Les propositions d'interdiction du niqab en Italie et en Australie visent spécifiquement les femmes musulmanes, qui sont déjà les principales victimes des attaques islamophobes.
En Australie, les données du registre australien de l'islamophobie dans son rapport annuel 2024 montrent que 75 % des attaques anti-islamiques visent des femmes et des jeunes filles. De même, les données de l'Agence européenne des droits fondamentaux indiquent que 65 % des musulmans en Italie sont victimes de discrimination et que les femmes sont les plus ciblées.
Dans le même temps, au Portugal, le phénomène de l'islamophobie est en nette augmentation, directement lié à la montée du parti d'extrême droite Chega dirigé par André Ventura, qui dépeint l'islam comme une menace pour l'identité du Portugal et de l'Occident chrétien. L'imposition d'une interdiction du niqab dans ces pays légitimerait juridiquement les préjugés mêmes dont souffrent déjà les femmes musulmanes.
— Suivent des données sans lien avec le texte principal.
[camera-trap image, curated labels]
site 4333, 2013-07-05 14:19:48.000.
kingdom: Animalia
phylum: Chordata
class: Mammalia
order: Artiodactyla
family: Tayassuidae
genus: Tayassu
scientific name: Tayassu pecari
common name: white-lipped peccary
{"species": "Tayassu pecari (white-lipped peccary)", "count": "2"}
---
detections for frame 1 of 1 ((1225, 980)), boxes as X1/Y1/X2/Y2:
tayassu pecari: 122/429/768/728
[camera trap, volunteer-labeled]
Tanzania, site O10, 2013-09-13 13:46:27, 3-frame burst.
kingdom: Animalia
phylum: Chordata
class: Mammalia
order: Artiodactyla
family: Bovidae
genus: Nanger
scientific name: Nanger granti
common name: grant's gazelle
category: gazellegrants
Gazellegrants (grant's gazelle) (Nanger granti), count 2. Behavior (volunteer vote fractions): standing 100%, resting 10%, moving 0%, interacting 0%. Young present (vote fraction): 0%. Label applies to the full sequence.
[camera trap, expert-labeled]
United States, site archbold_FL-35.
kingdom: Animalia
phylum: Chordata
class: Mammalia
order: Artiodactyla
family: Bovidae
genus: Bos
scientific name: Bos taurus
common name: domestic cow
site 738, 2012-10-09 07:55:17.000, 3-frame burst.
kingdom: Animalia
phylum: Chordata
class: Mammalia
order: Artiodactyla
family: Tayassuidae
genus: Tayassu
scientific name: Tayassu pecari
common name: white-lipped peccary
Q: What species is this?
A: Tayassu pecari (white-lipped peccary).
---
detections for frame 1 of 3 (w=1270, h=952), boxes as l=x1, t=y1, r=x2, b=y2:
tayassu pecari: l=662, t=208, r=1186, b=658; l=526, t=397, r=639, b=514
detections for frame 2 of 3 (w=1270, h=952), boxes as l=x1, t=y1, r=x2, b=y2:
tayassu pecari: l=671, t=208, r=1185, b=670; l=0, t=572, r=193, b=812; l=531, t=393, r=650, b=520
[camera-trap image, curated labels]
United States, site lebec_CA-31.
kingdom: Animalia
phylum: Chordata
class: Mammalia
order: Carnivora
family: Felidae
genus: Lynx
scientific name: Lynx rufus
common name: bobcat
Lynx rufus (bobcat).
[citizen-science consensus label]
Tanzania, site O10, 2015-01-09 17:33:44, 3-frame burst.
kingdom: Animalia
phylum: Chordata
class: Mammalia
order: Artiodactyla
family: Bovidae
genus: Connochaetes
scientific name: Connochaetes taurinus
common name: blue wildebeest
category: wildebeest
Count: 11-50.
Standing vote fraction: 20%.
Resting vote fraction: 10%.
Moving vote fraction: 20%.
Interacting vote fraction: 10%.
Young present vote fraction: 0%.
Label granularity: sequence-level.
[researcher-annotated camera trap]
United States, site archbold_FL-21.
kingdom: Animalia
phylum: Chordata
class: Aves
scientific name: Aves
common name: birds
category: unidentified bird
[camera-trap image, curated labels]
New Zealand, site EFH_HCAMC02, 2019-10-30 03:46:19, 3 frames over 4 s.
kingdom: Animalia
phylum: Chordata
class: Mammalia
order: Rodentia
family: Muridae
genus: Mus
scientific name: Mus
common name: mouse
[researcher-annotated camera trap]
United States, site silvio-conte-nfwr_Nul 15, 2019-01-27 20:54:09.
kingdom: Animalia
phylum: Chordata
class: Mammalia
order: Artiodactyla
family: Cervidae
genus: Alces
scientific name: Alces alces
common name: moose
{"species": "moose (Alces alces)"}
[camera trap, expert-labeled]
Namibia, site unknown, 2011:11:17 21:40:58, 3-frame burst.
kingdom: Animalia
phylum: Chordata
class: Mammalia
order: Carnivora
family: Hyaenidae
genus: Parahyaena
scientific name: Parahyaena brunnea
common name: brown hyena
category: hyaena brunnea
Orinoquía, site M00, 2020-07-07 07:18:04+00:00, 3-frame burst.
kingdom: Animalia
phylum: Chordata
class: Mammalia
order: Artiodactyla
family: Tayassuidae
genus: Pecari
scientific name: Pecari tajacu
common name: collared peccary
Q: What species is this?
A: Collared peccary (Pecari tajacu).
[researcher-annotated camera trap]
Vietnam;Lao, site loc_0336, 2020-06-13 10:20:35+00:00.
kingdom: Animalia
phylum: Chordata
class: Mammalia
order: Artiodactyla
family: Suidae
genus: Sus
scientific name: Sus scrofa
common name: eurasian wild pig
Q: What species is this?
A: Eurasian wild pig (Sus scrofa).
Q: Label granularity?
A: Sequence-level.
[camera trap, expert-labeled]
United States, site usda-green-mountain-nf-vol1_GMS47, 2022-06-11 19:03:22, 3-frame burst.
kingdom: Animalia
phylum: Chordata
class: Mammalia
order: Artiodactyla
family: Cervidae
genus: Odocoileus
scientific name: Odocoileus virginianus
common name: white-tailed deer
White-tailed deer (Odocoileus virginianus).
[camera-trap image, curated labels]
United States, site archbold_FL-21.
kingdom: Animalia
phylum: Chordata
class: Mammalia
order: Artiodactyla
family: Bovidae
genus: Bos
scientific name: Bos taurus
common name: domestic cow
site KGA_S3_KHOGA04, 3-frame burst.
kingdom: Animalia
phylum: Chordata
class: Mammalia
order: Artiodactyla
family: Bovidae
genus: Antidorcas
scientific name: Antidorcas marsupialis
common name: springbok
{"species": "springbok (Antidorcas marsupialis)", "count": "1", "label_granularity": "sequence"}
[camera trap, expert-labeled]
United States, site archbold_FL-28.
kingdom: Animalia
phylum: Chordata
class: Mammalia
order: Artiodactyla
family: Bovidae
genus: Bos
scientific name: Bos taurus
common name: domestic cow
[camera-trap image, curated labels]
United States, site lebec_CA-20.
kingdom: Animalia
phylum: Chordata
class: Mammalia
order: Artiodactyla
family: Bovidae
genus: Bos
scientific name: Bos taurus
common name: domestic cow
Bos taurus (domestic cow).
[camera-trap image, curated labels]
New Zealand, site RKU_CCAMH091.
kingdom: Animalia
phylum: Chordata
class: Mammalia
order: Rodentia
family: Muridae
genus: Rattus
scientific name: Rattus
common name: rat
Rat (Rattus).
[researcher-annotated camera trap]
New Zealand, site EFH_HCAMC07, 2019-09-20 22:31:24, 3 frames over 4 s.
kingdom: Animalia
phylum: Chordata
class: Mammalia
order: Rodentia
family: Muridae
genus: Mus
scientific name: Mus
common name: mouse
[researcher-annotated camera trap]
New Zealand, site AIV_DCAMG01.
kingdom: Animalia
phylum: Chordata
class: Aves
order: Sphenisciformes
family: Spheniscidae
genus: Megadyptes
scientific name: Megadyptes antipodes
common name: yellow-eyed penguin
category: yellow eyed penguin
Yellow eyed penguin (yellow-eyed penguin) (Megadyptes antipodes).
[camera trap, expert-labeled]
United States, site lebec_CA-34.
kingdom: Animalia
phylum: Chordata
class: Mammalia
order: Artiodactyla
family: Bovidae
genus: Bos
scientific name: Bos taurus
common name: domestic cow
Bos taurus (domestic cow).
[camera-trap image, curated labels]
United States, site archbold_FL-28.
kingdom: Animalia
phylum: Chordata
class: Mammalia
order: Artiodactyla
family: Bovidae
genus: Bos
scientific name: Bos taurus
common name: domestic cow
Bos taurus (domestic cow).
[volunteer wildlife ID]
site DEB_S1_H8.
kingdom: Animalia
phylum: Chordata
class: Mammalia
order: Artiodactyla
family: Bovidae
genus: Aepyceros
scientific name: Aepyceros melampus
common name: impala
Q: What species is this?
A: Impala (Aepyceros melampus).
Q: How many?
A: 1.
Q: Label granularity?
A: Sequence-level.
De plus, on ne peut ignorer l'hypocrisie politique des partis de droite qui s'étendent sur les vêtements des femmes musulmanes alors que leurs pays connaissent une crise de violence masculine horrible contre les femmes :
- En Australie, une femme est tuée par son partenaire presque chaque semaine (Institut australien de criminologie, 2023-2024).
- En Italie, une femme est tuée tous les trois jours, signe d'une crise honteuse (Ministère italien de l'Intérieur, 2024).
- Au Portugal, la violence domestique est le crime le plus signalé, les femmes représentant 85 % des victimes.
Ignorer ces crises humanitaires, tout en exagérant le danger d'un morceau de tissu et en le considérant comme une menace à la sécurité, révèle l'hypocrisie flagrante de ceux qui prétendent protéger les femmes.
L'interdiction du niqab représente un choix délibéré de la classe politique d'ignorer les véritables questions humanitaires qui préoccupent l'opinion publique. Au moment où des centaines de milliers de personnes défilaient – sur le pont Sydney Harbour en Australie, sur les places italiennes et dans les rues de Lisbonne – pour protester contre le génocide des musulmans à Gaza, commis par l'entité juive usurpatrice et criminelle, les politiciens ont plutôt choisi de mener une guerre culturelle fondée sur la dualité « nous contre eux ».
Cette attaque directe contre le vêtement de la femme musulmane, qui utilise le discours de la sécurité nationale pour dépeindre le niqab comme une menace existentielle pour la sécurité, l'identité nationale et les valeurs laïques, conduit à la légitimation d'un projet forcé d'intégration forcée, et oblige les femmes musulmanes à abandonner leur identité islamique et à se conformer à des identités nationales laïques imposées.
Nous, les femmes musulmanes, devons nous accrocher à notre foi islamique et nous souvenir de la promesse de Dieu Tout-Puissant d'une grande récompense pour ceux qui sont patients et fermes dans leur religion en période de détresse et d'épreuve. Dieu Tout-Puissant a dit : ﴿Ceux qui disent : "Notre Seigneur est Allah", et qui ensuite se tiennent sur le droit chemin, n'ont rien à craindre et ne seront point affligés. Ce sont les gens du Paradis, où ils demeureront éternellement, en récompense de ce qu'ils faisaient﴾.